Today, natural resources are often used as if they have no economic value, as if they do not need to be managed for the benefit of future generations as well as our own. But natural resources are scarce, and damage to them can be irreversible. Once they are gone, they are gone for good.
Because we ‘treasure what we measure’, an important part of properly valuing the earth’s natural abundance is to incorporate it into accounting systems. Our current systems of accounting fail to integrate the enormous impact of environmental concerns; they become ‘externalities’, effects which matter and have real social and economic consequences, but which are not captured in calculations of profit, loss and growth.
Countries’ standard measure of progress is Gross Domestic Product (GDP) or, for companies, profit. This leaves out the value of natural assets. It does not count the exploitation of natural resources or the creation of pollution, though they clearly affect growth and well-being. Some work is already being done to make sure governments and companies do begin to account for this: the UN System of Environmental-Economic Accounting, the Wealth Accounting and Valuation of Ecosystem Services and corporate sustainability accounting have been piloted and should be rolled out by 2030. More rapid and concerted movement in this direction is encouraged.
Value for money assessments in public procurement can be a powerful tool for governments to demonstrate their commitment to sustainable development. This can enable governments to use their considerable purchasing power to significantly accelerate the market for sustainable practices.
Ecosystems include forests, wetlands and oceans. Globally, over a billion people living in rural areas depend on forest resources for survival and income. Yet the world loses about 5.2 million hectares of forest per year to deforestation. Growing global demand for food, animal feed, fuel and fiber is driving deforestation. Many of these forests have been traditionally managed by indigenous peoples and local communities. When forests are cleared, people and communities lose a traditional source of their livelihoods while societies lose an important natural resource that could be managed for more sustainable economic development. The destruction of forests also accelerates climate change, which affects everyone.
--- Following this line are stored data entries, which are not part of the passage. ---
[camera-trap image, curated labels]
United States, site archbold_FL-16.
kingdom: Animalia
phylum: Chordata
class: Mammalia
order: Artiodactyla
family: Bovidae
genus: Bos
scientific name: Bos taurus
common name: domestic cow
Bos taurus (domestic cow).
Maintaining forests with many different species and planting a wide range of food crops benefits people’s livelihoods and food security. Such measures would keep forests providing essential services, such as protecting the watershed, mitigating climate change, increasing local and regional resilience to a changing climate and hosting many species. With 60 per cent of the world’s ecosystems degraded, tens of thousands of species have already been lost.
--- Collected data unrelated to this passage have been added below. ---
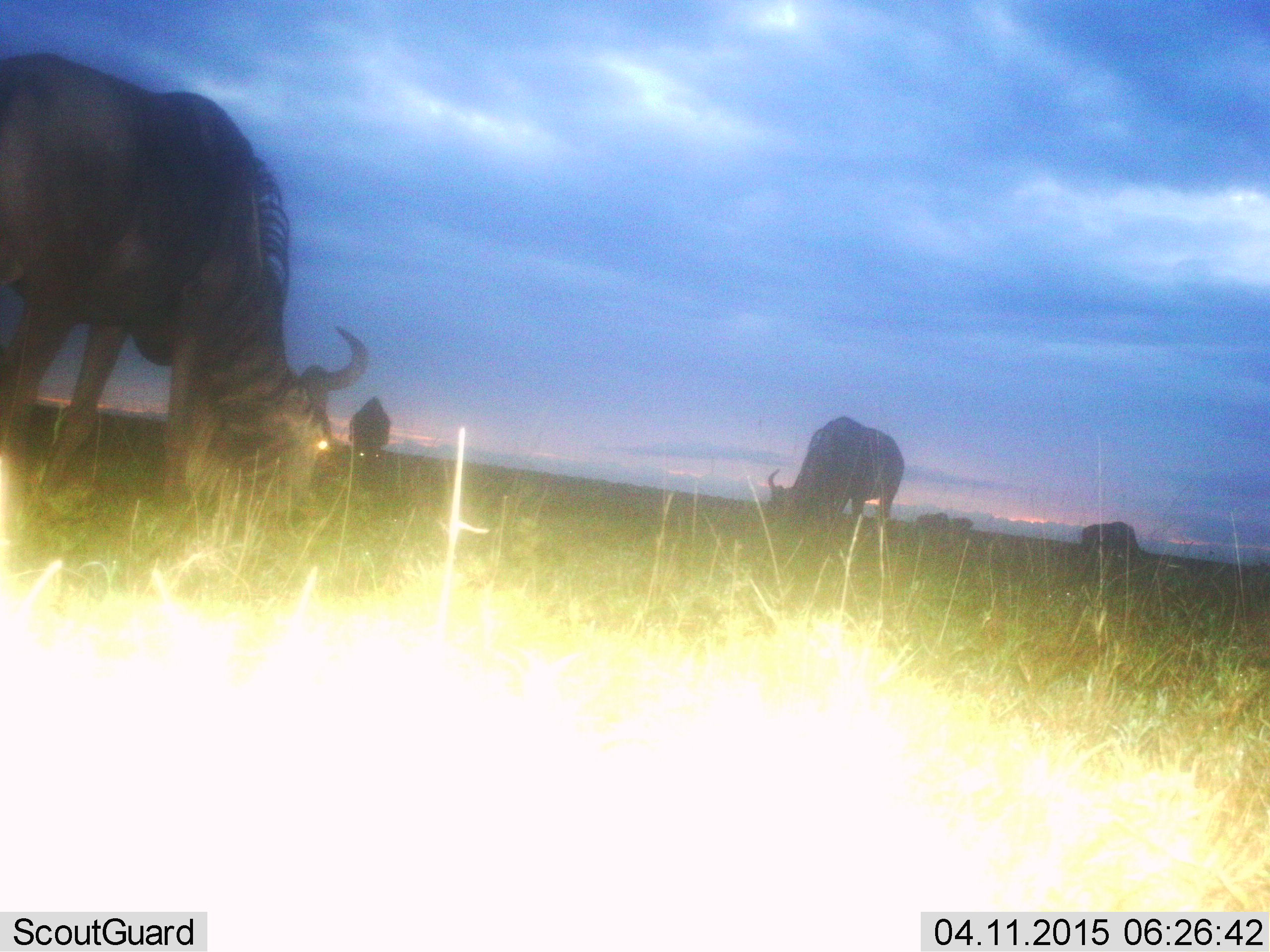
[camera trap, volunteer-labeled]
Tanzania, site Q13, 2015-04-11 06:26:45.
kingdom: Animalia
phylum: Chordata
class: Mammalia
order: Artiodactyla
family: Bovidae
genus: Connochaetes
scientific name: Connochaetes taurinus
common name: blue wildebeest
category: wildebeest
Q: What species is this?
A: Wildebeest (blue wildebeest) (Connochaetes taurinus).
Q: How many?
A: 6.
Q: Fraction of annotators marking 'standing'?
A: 20%.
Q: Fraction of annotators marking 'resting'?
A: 10%.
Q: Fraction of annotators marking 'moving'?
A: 0%.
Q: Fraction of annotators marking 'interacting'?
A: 0%.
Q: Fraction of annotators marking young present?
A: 0%.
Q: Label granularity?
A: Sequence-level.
New partnerships are needed to halt the loss of forests, to capture the full value of forests to people and society, and to tackle the drivers of deforestation. Reducing Emissions from Deforestation and forest Degradation (REDD+) is an emerging global effort to give developing countries economic incentives to conserve their forests and increase reforestation in the context of improving people’s livelihoods and food security, taking into account the value of natural resources, and biodiversity. These major efforts in low-carbon development and carbon sequestration need more financial support.
Every year, 12 million hectares of land become degraded—half the size of the United Kingdom – losing opportunities to grow 20 million tons of food. World leaders have already agreed to strive for a land degradation-neutral world and to monitor, globally, what is happening in arid, semi-arid, and dry sub-humid areas. It is time to do this systematically in the new post-2015 framework.